--- Start of GIVEN INFORMATION ---

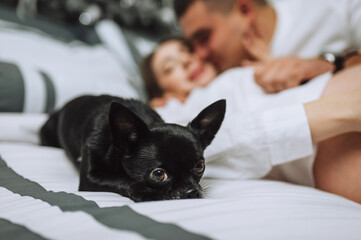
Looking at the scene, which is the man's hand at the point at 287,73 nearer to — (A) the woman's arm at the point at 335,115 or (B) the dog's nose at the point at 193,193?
(A) the woman's arm at the point at 335,115

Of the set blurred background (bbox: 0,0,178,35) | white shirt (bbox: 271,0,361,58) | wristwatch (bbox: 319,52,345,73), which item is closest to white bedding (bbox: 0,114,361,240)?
wristwatch (bbox: 319,52,345,73)

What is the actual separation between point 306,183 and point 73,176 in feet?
2.41

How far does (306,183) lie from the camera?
99cm

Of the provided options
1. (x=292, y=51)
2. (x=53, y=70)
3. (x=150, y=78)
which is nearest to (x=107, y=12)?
(x=150, y=78)

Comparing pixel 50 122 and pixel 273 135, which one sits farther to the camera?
pixel 50 122

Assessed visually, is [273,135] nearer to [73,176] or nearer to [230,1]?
[73,176]

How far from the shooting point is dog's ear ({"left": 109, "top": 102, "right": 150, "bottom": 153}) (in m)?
0.75

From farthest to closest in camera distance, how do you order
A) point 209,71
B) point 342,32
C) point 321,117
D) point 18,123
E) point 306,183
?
point 209,71 → point 342,32 → point 18,123 → point 306,183 → point 321,117

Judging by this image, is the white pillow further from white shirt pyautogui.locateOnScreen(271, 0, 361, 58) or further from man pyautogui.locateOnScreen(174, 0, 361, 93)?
white shirt pyautogui.locateOnScreen(271, 0, 361, 58)

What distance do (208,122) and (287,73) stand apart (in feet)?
1.59

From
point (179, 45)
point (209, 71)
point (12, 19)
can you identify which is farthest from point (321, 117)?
point (12, 19)

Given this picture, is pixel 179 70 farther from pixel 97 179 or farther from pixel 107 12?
pixel 97 179

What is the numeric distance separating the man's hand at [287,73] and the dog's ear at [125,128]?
614 millimetres

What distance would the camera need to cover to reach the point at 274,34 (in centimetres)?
171
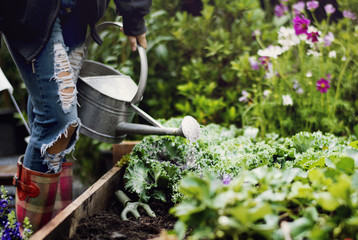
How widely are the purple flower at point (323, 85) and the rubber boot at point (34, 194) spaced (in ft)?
5.22

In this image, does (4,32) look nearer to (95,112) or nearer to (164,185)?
(95,112)

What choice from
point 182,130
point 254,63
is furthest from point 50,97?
point 254,63

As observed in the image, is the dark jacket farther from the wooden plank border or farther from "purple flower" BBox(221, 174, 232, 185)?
"purple flower" BBox(221, 174, 232, 185)

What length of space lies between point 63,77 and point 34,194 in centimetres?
47

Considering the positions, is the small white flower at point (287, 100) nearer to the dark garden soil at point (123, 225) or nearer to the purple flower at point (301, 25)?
the purple flower at point (301, 25)

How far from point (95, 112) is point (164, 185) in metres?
0.47

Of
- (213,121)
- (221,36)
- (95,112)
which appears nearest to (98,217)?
(95,112)

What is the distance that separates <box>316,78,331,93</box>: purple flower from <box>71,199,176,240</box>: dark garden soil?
3.92 ft

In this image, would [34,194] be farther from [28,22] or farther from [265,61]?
[265,61]

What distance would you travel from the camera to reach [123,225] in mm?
1514

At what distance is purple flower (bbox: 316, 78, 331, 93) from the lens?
2250 millimetres

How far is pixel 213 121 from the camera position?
278 cm

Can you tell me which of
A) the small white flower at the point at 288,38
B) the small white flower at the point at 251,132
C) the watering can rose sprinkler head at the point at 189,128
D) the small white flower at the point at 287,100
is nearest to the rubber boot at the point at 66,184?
the watering can rose sprinkler head at the point at 189,128

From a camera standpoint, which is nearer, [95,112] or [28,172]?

--- End of GIVEN INFORMATION ---

» DESCRIPTION OF THE TASK: Copy the listing word for word, excluding its pictures.

» RESPONSE:
Looking at the scene, which is the man's hand at the point at 287,73 nearer to — (A) the woman's arm at the point at 335,115 or (B) the dog's nose at the point at 193,193?
(A) the woman's arm at the point at 335,115

Of the set blurred background (bbox: 0,0,178,35) | white shirt (bbox: 271,0,361,58) | wristwatch (bbox: 319,52,345,73), which item is closest to white bedding (bbox: 0,114,361,240)?
wristwatch (bbox: 319,52,345,73)

What is the actual separation between point 306,183 and point 73,176 in feet?
2.41

How far does (306,183) lie from the camera?
99cm

Of the provided options
1. (x=292, y=51)
2. (x=53, y=70)
3. (x=150, y=78)
which is nearest to (x=107, y=12)?
(x=150, y=78)

Comparing pixel 50 122 and pixel 273 135, which one sits farther to the camera?
pixel 50 122

Assessed visually, is [273,135] nearer to [73,176] or nearer to [230,1]?
[73,176]

How far from the shooting point is dog's ear ({"left": 109, "top": 102, "right": 150, "bottom": 153}) (in m)?
0.75

From farthest to closest in camera distance, how do you order
A) point 209,71
B) point 342,32
C) point 321,117
D) point 18,123
E) point 306,183
?
point 209,71 → point 342,32 → point 18,123 → point 306,183 → point 321,117

Judging by this image, is the white pillow further from white shirt pyautogui.locateOnScreen(271, 0, 361, 58) or further from man pyautogui.locateOnScreen(174, 0, 361, 93)?
white shirt pyautogui.locateOnScreen(271, 0, 361, 58)

What distance do (208,122) and (287,73) stand apart (in feet)?
1.59

From
point (179, 45)
point (209, 71)
point (12, 19)
can you identify which is farthest from point (321, 117)?
point (12, 19)

Given this picture, is pixel 179 70 farther from pixel 97 179 or farther from pixel 107 12?
pixel 97 179

What is the numeric distance separating the man's hand at [287,73] and the dog's ear at [125,128]?
614 millimetres

What distance would the camera need to cover to reach the point at 274,34 (in centimetres)?
171
How widely are the purple flower at point (323, 85) and the rubber boot at point (34, 194) spaced (in ft)?
5.22

In this image, does (4,32) look nearer to (95,112) or nearer to (164,185)?
(95,112)

What choice from
point 182,130
point 254,63
is furthest from point 50,97?
point 254,63

As observed in the image, is the dark jacket farther from the wooden plank border or farther from "purple flower" BBox(221, 174, 232, 185)?
"purple flower" BBox(221, 174, 232, 185)

What length of space lies between point 63,77 and point 34,194 in centimetres?
47

Considering the positions, is the small white flower at point (287, 100) nearer to the dark garden soil at point (123, 225) or nearer to the purple flower at point (301, 25)?
the purple flower at point (301, 25)

How far from point (95, 112) is point (164, 185) in metres?
0.47

Of
- (213,121)
- (221,36)
- (95,112)
which appears nearest to (98,217)?
(95,112)

What is the distance that separates <box>316,78,331,93</box>: purple flower from <box>71,199,176,240</box>: dark garden soil?
3.92 ft

In this image, would [34,194] be farther from [28,22] or farther from [265,61]?
[265,61]

What distance would you travel from the camera to reach [123,225] in mm?
1514

At what distance is purple flower (bbox: 316, 78, 331, 93) from the lens?
2250 millimetres

How far is pixel 213 121 from the camera position?
278 cm

Can you tell me which of
A) the small white flower at the point at 288,38
B) the small white flower at the point at 251,132
C) the watering can rose sprinkler head at the point at 189,128
D) the small white flower at the point at 287,100
is nearest to the rubber boot at the point at 66,184?
the watering can rose sprinkler head at the point at 189,128

From a camera standpoint, which is nearer, [95,112] or [28,172]?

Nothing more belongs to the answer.